For young singers and instrumentalists, the chance to perform with a full orchestra is a rare treat. Nothing that has gone on in the practice room or the recital hall can compare to the thrill of being accompanied by full symphonic forces the way composers intended.

Meredith College’s School of Music has been providing its students such a chance for the last eighteen years, with the help of the Raleigh Symphony Orchestra. Students are first judged by a faculty committee and then by a panel of guest judges. The winners perform arias and concerto movements with the orchestra in a public performance.

The 2002 annual concert, held on Sunday March 24, featured three sopranos, a flutist and a pianist, with Jack Roller, Meredith’s Director of Instrumental Activities, as the Symphony’s guest conductor. In general, the instrumentalists were more confident and assured that the vocalists, but all five performers displayed talent and potential.

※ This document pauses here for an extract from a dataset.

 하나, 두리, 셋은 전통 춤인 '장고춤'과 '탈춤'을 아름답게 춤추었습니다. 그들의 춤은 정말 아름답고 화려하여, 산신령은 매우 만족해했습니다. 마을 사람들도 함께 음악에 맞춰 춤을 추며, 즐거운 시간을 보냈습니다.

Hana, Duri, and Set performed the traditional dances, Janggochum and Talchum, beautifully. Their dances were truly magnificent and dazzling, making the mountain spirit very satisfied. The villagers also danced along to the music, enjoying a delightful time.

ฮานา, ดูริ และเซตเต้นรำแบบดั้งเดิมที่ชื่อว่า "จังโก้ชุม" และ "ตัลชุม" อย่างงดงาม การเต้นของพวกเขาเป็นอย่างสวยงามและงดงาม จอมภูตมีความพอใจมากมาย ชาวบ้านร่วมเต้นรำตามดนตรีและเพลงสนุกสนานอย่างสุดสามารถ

Heading the list was pianist Charity Duran, who played the first movement of Gershwin’s Piano Concerto in F (not the whole work as the program implied). Duran calmly attacked the bold chords and sweeping runs that pepper this wonderful work. She had the right languid feeling for the sensuous central melody and an appropriate jauntiness for the syncopations of the jazzier passages, playing cleanly and with precision. Roller had a tough time retaining the shape of this somewhat sprawling and eclectic movement. Many of the connecting passages between the piano solos were taken at such a measured pace that the forward thrust of piece was lost. There also were several sections when the orchestra overpowered the piano, blocking it out entirely.

The most successful pairing of the evening came with flutist Rachel Elizabeth Stenbuck’s performance of Mozart’s Andante in C Major, K. 315. This charming miniature, the middle movement of an unfinished concerto, was given a warm reading by both soloist and orchestra. Stenbuck’s phrasing was smooth, her tone sweet and her dynamics subtle. The strings were beautifully together, the pizzicato sections wonderfully hushed, Roller’s conducting delicate and subdued.

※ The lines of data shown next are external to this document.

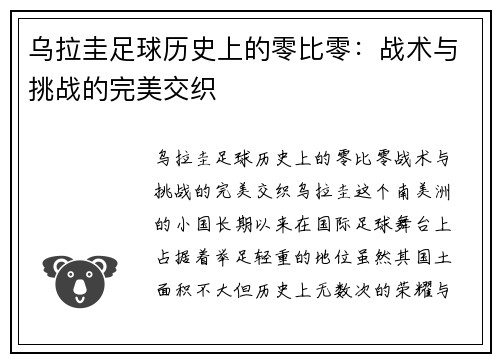 乌拉圭足球历史上的零比零：战术与挑战的完美交织

乌拉圭足球历史上的零比零战术与挑战的完美交织乌拉圭这个南美洲的小国长期以来在国际足球舞台上占据着举足轻重的地位虽然其国土面积不大但历史上无数次的荣耀与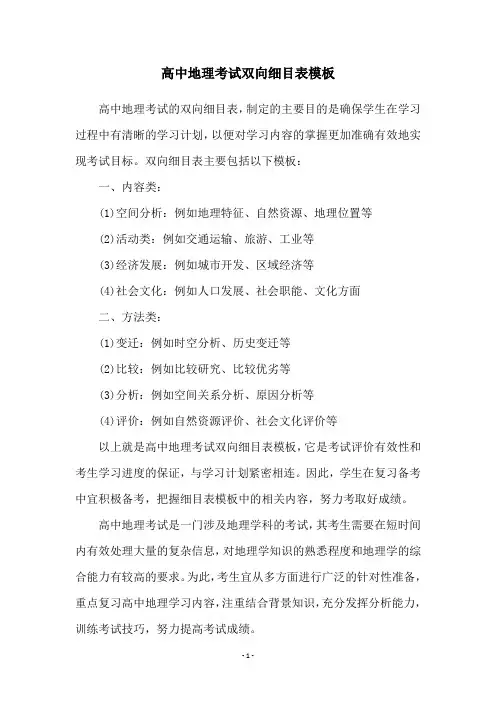 高中地理考试双向细目表模板

高中地理考试的双向细目表，制定的主要目的是确保学生在学习过程中有清晰的学习计划，以便对学习内容的掌握更加准确有效地实现考试目标。双向细目表主要包括以下模板：

一、内容类：

(1)空间分析：例如地理特征、自然资源、地理位置等

(2)活动类：例如交通运输、旅游、工业等

(3)经济发展：例如城市开发、区域经济等

(4)社会文化：例如人口发展、社会职能、文化方面

二、方法类：

(1)变迁：例如时空分析、历史变迁等

(2)比较：例如比较研究、比较优劣等

(3)分析：例如空间关系分析、原因分析等

(4)评价：例如自然资源评价、社会文化评价等

以上就是高中地理考试双向细目表模板，它是考试评价有效性和考生学习进度的保证，与学习计划紧密相连。因此，学生在复习备考中宜积极备考，把握细目表模板中的相关内容，努力考取好成绩。

高中地理考试是一门涉及地理学科的考试，其考生需要在短时间内有效处理大量的复杂信息，对地理学知识的熟悉程度和地理学的综合能力有较高的要求。为此，考生宜从多方面进行广泛的针对性准备，重点复习高中地理学习内容，注重结合背景知识，充分发挥分析能力，训练考试技巧，努力提高考试成绩。

-1-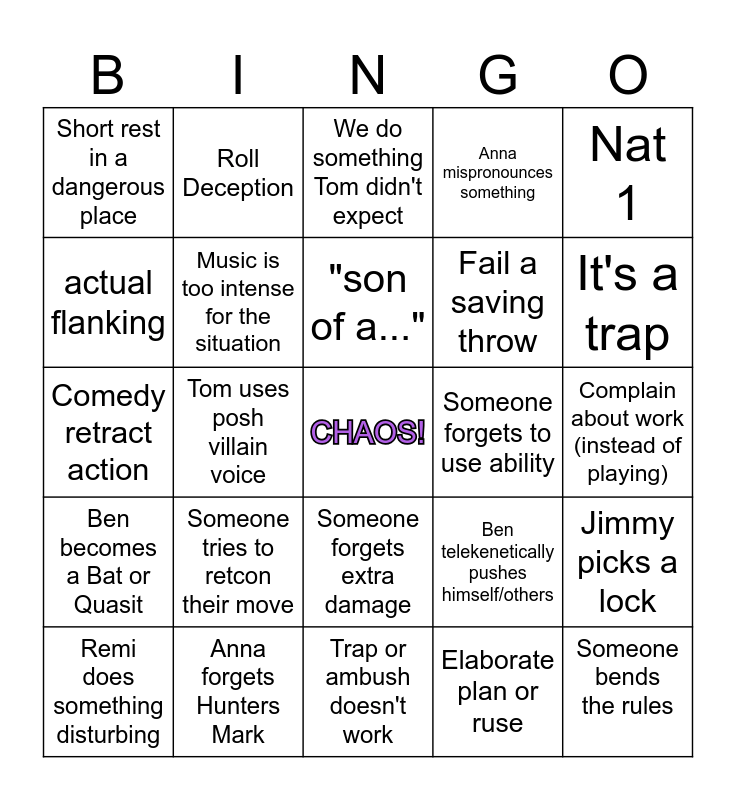 | B | I | N | G | O |
|---|---|---|---|---|
| Short rest in a dangerous place | Roll Deception | We do something Tom didn't expect | Anna mispronounces something | Nat 1 |
| actual flanking | Music is too intense for the situation | "son of a..." | Fail a saving throw | It's a trap |
| Comedy retract action | Tom uses posh villain voice | CHAOS! | Someone forgets to use ability | Complain about work (instead of playing) |
| Ben becomes a Bat or Quasit | Someone tries to retcon their move | Someone forgets extra damage | Ben telekenetically pushes himself/others | Jimmy picks a lock |
| Remi does something disturbing | Anna forgets Hunters Mark | Trap or ambush doesn't work | Elaborate plan or ruse | Someone bends the rules |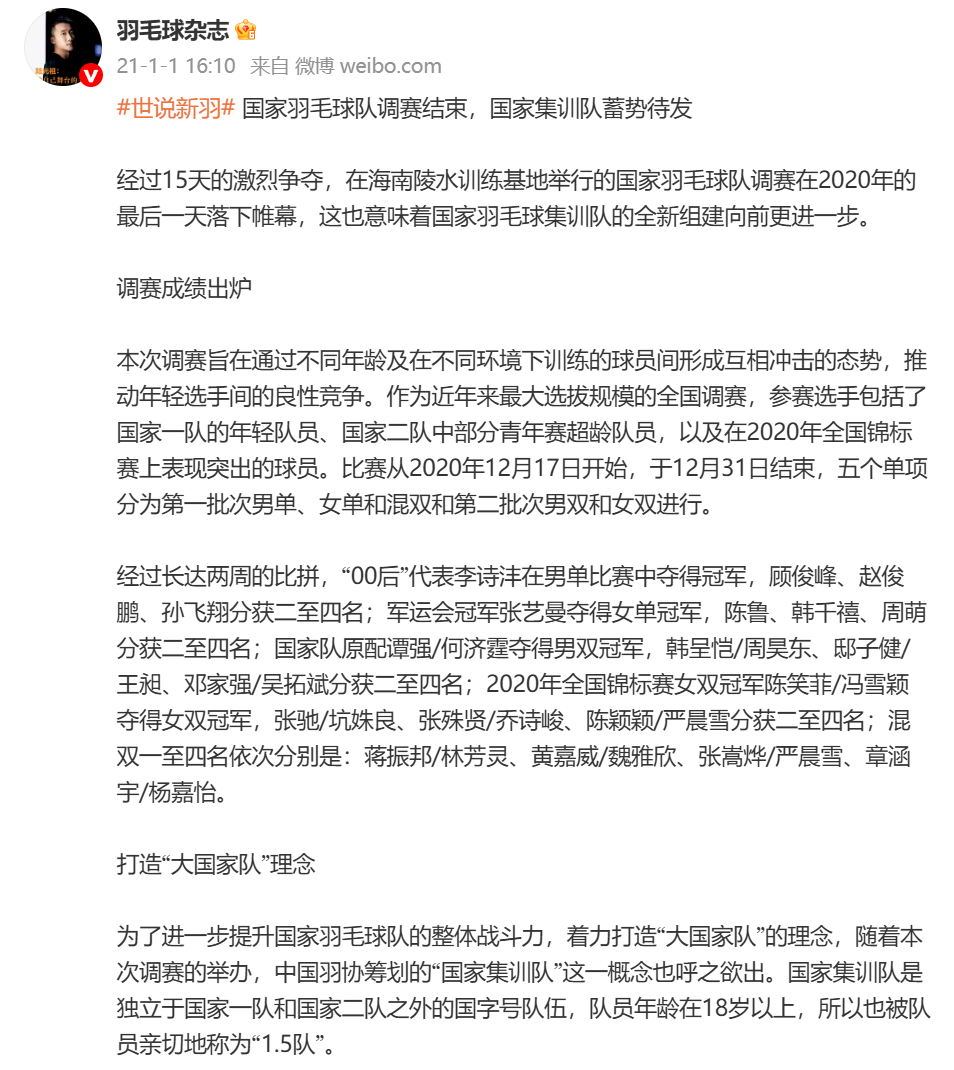 羽毛球杂志

21-1-1 16:10 来自 微博 weibo.com

#世说新羽# 国家羽毛球队调赛结束，国家集训队蓄势待发

经过15天的激烈争夺，在海南陵水训练基地举行的国家羽毛球队调赛在2020年的最后一天落下帷幕，这也意味着国家羽毛球集训队的全新组建向前更进一步。

调赛成绩出炉

本次调赛旨在通过不同年龄及在不同环境下训练的球员间形成互相冲击的态势，推动年轻选手间的良性竞争。作为近年来最大选拔规模的全国调赛，参赛选手包括了国家一队的年轻队员、国家二队中部分青年赛超龄队员，以及在2020年全国锦标赛上表现突出的球员。比赛从2020年12月17日开始，于12月31日结束，五个单项分为第一批次男单、女单和混双和第二批次男双和女双进行。

经过长达两周的比拼，“00后”代表李诗沣在男单比赛中夺得冠军，顾俊峰、赵俊鹏、孙飞翔分获二至四名；军运会冠军张艺曼夺得女单冠军，陈鲁、韩千禧、周萌分获二至四名；国家队原配谭强/何济霆夺得男双冠军，韩呈恺/周昊东、邸子健/王昶、邓家强/吴拓斌分获二至四名；2020年全国锦标赛女双冠军陈笑菲/冯雪颖夺得女双冠军，张驰/坑姝良、张殊贤/乔诗峻、陈颖颖/严晨雪分获二至四名；混双一至四名依次分别是：蒋振邦/林芳灵、黄嘉威/魏雅欣、张嵩烨/严晨雪、章涵宇/杨嘉怡。

打造“大国家队”理念

为了进一步提升国家羽毛球队的整体战斗力，着力打造“大国家队”的理念，随着本次调赛的举办，中国羽协筹划的“国家集训队”这一概念也呼之欲出。国家集训队是独立于国家一队和国家二队之外的国字号队伍，队员年龄在18岁以上，所以也被队员亲切地称为“1.5队”。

For young vocalists, it is always difficult to find operatic arias to program, since most are composed to show off mature voices with experienced technique. For the three selections here, each soprano displayed sound training and certain vocal qualities, although none were yet up to the full challenges.

Most successful was Wendy Sims in “Rejoice Greatly” from Handel’s Messiah . Her basic tone was firm and her diction clear. She negotiated the trills and the passage work cleanly, although the notoriously long runs challenged her breath control in several sections, sometimes producing a slight hootiness on top. The orchestra played with appropriate precision, Roller’s pacing just right. A more relaxed stage presence and a smile are needed to enhance Sims’s future performances.

Tricia Strong. on the other hand, had great confidence and presence, her smiling calm adding strength to her singing of “Somehow I never could believe” from Kurt Weill’s Street Scene . The basic sound of her voice is attractive and she enunciates text with clarity and some feeling. However, the role of Anna Maurrant is for a larger, more mature voice, causing Strong to force her tone too often, unable to ride the climaxes and rich scoring (somewhat scrappily supplied by the orchestra). The aria also has darker moments and more introspection that Strong gave it. It would be interesting to hear her in a lighter comic role or more lyrical roles.

Mozart’s arias are some of the most difficult in all opera because of their deceptive simplicity and exposed writing. Emily Kicklighter already has a voice of some power, which she can use to produce secure, full tones, especially in the upper register. Her middle voice is not firmly focused yet, although she also can negotiate the lower notes without forcing or faking. There was little interpretation and the aria was sung in disconnected phrases. But this is a young voice with promise and should be encouraged. Here the orchestra’s strings were not as clean but the mood of the aria was nicely projected.

The concert opened and closed with short orchestral pieces. The overture to Mozart’s The Marriage of Figaro, which opened the concert, was taken a such a broad tempo (presumably to allow the strings to manage the runs) that it lost its sparkle and buoyancy, even though the stings did stay together. More successful was Dvorak’s Slavonic Dance, Op. 72, No. 2, in which Roller’s gently swaying tempo and the orchestra’s full, rounded tone gave a glowing mood to this engaging work.

All cavils aside, Meredith College is to be congratulated for providing such an opportunity for its students, for involving another musical organization in the area and for offering it free to the public.